While at DRO, I was able to provide direct representation to clients under the supervision of experienced attorneys. One of the main things I did while at DRO was write reasonable accommodation letters for clients. The accommodation requests I wrote included housing accommodations, employment accommodations, and public accommodations. Writing a letter typically involved multiple conversations with the client to gather information, talking with their medical providers, conducting legal research to determine the best legal arguments to present in the letter, and then, occasionally, negotiating with the recipient of the letter to determine the most appropriate reasonable accommodation.
I also learned a lot about the adult guardianship system in Oregon.

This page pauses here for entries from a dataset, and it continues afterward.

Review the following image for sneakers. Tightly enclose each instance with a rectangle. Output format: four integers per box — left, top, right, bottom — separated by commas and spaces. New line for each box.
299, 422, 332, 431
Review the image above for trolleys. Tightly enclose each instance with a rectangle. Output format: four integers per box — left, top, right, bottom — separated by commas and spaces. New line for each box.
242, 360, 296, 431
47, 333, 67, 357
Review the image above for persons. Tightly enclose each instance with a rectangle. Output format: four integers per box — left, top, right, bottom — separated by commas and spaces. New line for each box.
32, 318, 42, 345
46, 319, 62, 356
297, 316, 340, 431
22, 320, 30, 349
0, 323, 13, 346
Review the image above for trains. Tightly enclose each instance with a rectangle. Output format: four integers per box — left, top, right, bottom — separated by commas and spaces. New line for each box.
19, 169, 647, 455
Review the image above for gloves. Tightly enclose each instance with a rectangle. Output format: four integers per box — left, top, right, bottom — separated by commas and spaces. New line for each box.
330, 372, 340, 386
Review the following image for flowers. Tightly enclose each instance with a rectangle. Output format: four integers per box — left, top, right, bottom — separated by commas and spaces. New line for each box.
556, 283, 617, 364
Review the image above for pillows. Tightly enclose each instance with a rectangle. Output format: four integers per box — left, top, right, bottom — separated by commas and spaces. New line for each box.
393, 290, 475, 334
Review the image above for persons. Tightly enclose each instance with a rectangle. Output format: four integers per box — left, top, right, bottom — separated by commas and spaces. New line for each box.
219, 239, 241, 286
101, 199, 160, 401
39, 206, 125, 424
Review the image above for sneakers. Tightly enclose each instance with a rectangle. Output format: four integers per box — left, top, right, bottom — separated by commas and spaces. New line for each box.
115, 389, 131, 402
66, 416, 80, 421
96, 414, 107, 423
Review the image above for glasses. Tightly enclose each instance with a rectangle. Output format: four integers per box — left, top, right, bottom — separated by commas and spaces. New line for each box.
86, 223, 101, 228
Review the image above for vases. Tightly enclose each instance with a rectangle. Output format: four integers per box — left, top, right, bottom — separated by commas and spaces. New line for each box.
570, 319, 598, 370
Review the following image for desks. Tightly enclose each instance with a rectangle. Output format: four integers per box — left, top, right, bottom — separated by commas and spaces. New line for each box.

I reviewed guardianship pleadings to ensure that protected persons’ rights were being upheld. I also provided direct representation to several individuals who were unhappy in their guardianships. One of my most memorable guardianship cases involved an elderly couple who felt they had been tricked into agreeing to a guardianship. I had the most contact with the wife and she was very logical and lucid and it was not clear why she had been appointed a guardian. Their guardian was a private organization that charged the couple thousands of dollars a year for their guardianship services. The wife was very unhappy because the guardian treated them like children, did not involve them in decision making, rarely communicated with the couple about their wants and needs, and made financial decisions that the couple did not agree with. The worst part was that under the current laws it was very difficult for her to improve her situation. This case was still unresolved at the end of my internship, but it definitely piqued my interest in elder law and made me more aware of how vulnerable elderly Oregonians are to abuse and exploitation.
I also was able to spend a significant amount of time at the Oregon State Hospital in Salem since DRO closely monitors the hospital. I went to several trainings, talked with patients, reviewed abuse investigation reports, attended meetings with hospital administration, observed and assisted with involuntary medication hearings at the hospital, and reviewed hospital policies.
Overall, I thoroughly enjoyed my experience at DRO. My attorney mentors were very supportive and positive. They were always available to answer my questions and discuss cases with me. I had a fair amount of latitude to choose the projects I worked on and I was able to learn about a wide variety of issues impacting individuals with disabilities. I’m so grateful for the funding I received through the PILP program and I know it would have been very hard to have this experience without PILP.